With the defending champions missing six players due to injury, THT delivered when it mattered most
Talen Horton-Tucker lifts shorthanded Fenerbahce past Carsen Edwards, Virtus



Down six players – including starting point guard Wade Baldwin, who was a late scratch – Fenerbahce Beko Istanbul needed a hero at Virtus Bologna. Talen Horton-Tucker answered the call.
The problem was that Carsen Edwards had the same idea.
The Virtus guard poured in 15 points in the first quarter and had 19 by halftime as the hosts built a 47-40 lead. But everything flipped after the break. Fenerbahce dialed up its championship-level defense, holding Virtus to just 33 second-half points and escaping with an 80-85 win.
It was only Virtus’s third home loss of the season at Virtus Arena, where it has looked nearly unbeatable. Horton-Tucker’s career-high 28 points – including a personal-best 4 made three-pointers – proved just enough to fend off Edwards, who finished with 35 points, one shy of his own career high.
“He had a great performance,” Horton-Tucker said of Edwards. “They’re a good team, well coached. They played hard the whole game and gave us a great test. At this point of the season, we’re just trying to scrap out wins.”
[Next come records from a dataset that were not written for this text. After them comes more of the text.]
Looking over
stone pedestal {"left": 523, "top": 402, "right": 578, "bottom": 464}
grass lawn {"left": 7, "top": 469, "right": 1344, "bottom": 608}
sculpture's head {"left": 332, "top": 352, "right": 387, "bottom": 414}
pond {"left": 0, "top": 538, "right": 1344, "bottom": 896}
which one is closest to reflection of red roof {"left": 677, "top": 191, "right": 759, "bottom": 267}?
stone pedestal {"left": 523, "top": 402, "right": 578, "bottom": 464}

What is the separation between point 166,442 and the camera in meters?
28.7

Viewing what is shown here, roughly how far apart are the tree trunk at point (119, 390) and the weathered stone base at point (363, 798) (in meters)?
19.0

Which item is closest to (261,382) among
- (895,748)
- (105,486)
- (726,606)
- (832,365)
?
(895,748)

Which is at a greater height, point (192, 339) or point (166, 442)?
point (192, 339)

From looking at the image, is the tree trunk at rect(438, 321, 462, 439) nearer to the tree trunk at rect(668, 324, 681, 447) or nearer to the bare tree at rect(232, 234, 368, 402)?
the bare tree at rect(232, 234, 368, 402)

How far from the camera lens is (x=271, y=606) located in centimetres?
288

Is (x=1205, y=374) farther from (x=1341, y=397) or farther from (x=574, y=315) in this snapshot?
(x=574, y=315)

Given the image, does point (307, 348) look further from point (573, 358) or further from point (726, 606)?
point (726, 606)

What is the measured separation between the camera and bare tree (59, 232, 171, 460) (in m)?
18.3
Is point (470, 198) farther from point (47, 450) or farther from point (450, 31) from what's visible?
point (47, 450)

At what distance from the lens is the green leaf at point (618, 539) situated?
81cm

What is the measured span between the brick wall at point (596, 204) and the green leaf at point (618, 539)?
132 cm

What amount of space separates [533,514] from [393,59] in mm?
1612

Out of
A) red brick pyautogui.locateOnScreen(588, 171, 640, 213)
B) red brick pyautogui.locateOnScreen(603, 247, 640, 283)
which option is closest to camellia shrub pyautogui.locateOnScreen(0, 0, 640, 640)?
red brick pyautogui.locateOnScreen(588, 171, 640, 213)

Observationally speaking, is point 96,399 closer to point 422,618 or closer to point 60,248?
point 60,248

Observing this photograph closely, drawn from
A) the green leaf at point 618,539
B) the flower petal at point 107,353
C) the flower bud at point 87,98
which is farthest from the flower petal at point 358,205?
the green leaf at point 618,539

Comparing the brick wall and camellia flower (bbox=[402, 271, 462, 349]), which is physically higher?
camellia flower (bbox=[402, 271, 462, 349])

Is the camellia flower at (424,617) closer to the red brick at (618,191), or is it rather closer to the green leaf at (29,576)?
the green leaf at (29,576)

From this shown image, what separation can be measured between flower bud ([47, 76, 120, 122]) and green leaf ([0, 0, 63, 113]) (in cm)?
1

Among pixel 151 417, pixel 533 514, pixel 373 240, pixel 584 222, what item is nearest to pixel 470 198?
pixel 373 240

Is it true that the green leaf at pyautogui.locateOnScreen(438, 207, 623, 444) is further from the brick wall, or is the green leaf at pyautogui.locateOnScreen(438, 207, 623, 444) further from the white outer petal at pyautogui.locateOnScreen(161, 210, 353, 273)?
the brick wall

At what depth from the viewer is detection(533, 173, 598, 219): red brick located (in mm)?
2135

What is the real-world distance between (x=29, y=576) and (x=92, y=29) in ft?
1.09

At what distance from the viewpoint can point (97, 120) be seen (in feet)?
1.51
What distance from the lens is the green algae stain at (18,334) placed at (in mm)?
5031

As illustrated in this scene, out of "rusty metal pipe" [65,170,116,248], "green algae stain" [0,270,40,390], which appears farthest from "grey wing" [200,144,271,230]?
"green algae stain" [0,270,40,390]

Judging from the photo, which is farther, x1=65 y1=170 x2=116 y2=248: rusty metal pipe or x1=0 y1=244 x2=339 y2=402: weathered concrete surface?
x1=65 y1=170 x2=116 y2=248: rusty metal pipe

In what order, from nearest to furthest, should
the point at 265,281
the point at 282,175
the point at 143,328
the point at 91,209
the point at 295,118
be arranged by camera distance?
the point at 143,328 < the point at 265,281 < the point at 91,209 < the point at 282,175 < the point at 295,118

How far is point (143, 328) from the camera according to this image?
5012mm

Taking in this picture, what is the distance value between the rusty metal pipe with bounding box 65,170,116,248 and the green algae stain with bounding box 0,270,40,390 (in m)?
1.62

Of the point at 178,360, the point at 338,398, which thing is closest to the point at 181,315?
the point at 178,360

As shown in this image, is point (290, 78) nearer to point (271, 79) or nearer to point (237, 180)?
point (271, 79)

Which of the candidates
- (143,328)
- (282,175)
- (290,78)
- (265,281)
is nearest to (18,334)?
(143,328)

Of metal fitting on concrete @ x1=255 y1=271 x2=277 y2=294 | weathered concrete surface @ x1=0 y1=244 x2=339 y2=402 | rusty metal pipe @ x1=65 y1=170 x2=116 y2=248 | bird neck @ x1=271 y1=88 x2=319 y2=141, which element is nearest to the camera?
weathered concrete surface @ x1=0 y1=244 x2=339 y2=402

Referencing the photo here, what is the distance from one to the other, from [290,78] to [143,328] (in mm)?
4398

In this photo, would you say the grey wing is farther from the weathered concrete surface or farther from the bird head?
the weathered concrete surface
In his rookie EuroLeague season, the 25-year-old guard has become a phenomenon for the ease with which he gets downhill. Few players can match his strength or physicality attacking the rim. And if Horton-Tucker continues to grow as a perimeter threat – he has scored in double figures in nine straight games and is averaging 14.8 points per game – it’s hard to see how defenses can contain him.
Case in point: With the shot clock winding down late, Horton-Tucker calmly stepped left and buried a triple over Saliou Niang with 23 seconds remaining, a sequence sure to haunt opposing coaches.
There’s more to his impact than scoring. Horton-Tucker’s basketball IQ allows him to punish help defense, regularly kicking out to open shooters when his drives draw multiple defenders. With Baldwin unavailable to organize the offense, Horton-Tucker’s aggressiveness in Bologna helped Fenerbahce control the tempo.
“Everybody’s helping him,” coach Saras Jasikevicius told EuroLeague TV. “We’re a team. I’m helping, the veteran players are helping him. It’s a process. Obviously, he’s doing really well. The best thing about him is there’s still so much room for improvement.”
Without Baldwin, Bonzie Colson, Brandon Boston Jr., new signing Chris Silva, Scottie Wilbekin and Arturs Zagars, it would have been easy for Fenerbahce to fold, especially after trailing by seven at halftime. Instead, the defending champions showed their resolve, starting on the defensive end.
Virtus went seven minutes and eight seconds without a field goal to open the third quarter and managed just 13 points in the period.
“It’s a great character win for our guys,” Jasikevicius said. “We’re extremely shorthanded, and a lot was going against us. Holding them to 33 points in the second half is a completely different picture than the first. When you play this type of defense, you’re going to make some shots.”
One player who embodied Fenerbahce’s second-half turnaround was Tarik Biberovic. Scoreless at halftime, the 24-year-old erupted for 15 points after the break, including 10 in the fourth quarter, while also making his presence felt defensively.
“I was mad at myself, honestly,” Biberovic said. “I couldn’t deal with it, so I put all my anger into the second half. I started on defense and then the shots came. That was the story.”
With the win, Fenerbahce improved to 15-7, its sixth victory in seven games, and moved into second place in the standings ahead of Friday’s matchup with Baskonia Vitoria-Gasteiz. Virtus fell to 10-11 and will look to bounce back Friday against Crvena Zvezda Meridianbet Belgrade.